Apple unveiled its new iPhone SE and a 9.7-inch iPad Pro at the companys Infinite Loop campus in California, Monday.
As rumored prior to the event, the iPhone SE has 4-inch screen, a 64-bit A9 processor and 12 megapixel camera. Pricing for the phone starts at $399 for a 16GB version of the phone and $499 for a 64GB version.
The iPhone SE Apple’s first new phone to offer a 4-inch screen sinch its iPhone 5s and 5c.
I am extremely excited about the iPhone SE – many, many customers have asked for this and I think they are going to love it, said Apple CEO Tim Cook, during the launch event.
Pre-orders for the iPhone SE begin March 24, with the device becoming available March 31.
As anticipated, the tech giant also launched a new 9.7-inch iPad Pro during the event, significantly smaller than the 12.9-inch iPad Pro that was launched last year. Speaking during the event, Phil Schiller, Apples senior vice president of worldwide marketing explained that 9.7-inch is the companys most popular iPad display size. We have sold over 200 million iPads with a 9.7-inch display size, he said.
The device has an A9x processor and 12 Megapixel camera. The new iPad Pro also has a True Tone display that measures ambient light to automatically adjust the display’s color.
Pricing for the new iPad Pro starts at $599 for a 32GB version. A 128GB version of the tablet starts at $749. Apple also unveiled a 256 GB version of the new 9.7-inch iPad Pro, priced is $899, which is the companys first 256 GB iOS device.
The new tablet is available in four colors silver, gold, space gray and rose gold.
Pre-orders for the new iPad Pro begin March 24, with the device becoming available March 31.
As predicted by experts, Apple did not unveil new Apple Watch hardware during the event.

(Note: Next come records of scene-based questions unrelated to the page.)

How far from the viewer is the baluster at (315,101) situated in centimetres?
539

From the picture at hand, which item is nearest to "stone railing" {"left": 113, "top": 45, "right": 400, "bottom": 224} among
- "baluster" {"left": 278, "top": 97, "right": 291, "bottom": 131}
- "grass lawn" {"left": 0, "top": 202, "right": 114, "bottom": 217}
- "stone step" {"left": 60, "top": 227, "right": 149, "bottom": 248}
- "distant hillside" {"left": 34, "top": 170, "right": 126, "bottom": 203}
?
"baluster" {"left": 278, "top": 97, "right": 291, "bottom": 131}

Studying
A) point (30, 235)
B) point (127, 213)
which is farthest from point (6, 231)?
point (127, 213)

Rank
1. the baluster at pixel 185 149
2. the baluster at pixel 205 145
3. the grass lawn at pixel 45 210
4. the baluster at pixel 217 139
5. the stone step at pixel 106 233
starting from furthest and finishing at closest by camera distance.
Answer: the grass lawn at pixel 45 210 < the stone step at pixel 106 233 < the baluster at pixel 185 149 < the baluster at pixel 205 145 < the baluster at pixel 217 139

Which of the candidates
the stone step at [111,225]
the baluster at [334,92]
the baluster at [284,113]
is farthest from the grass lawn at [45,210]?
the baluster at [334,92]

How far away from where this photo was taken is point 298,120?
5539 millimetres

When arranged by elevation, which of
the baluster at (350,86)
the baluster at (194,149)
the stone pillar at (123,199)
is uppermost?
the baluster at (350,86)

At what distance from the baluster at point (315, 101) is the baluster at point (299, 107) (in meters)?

The company, however, unveiled new woven nylon bands for the Apple Watch. Apple also lowered the starting price of the Apple Watch to $299 at the event.
Before launching the new products, Cook briefly mentioned the companys ongoing iPhone battle with the FBI. Apple is fighting a judges order to help hack the phone of a shooter in the deadly terror attack in San Bernardino.
We built the iPhone for you, our customers, and we know that its a deeply personal device, he said. We need to decide, as a nation, how much power the government should have over our data and our privacy.
Cook, who said that Apple did not expect to be in this position, added that Apple will remain steadfast in its opposition to the court order. This is an issue that affects all of us, and we will not shirk from this responsibility, he explained.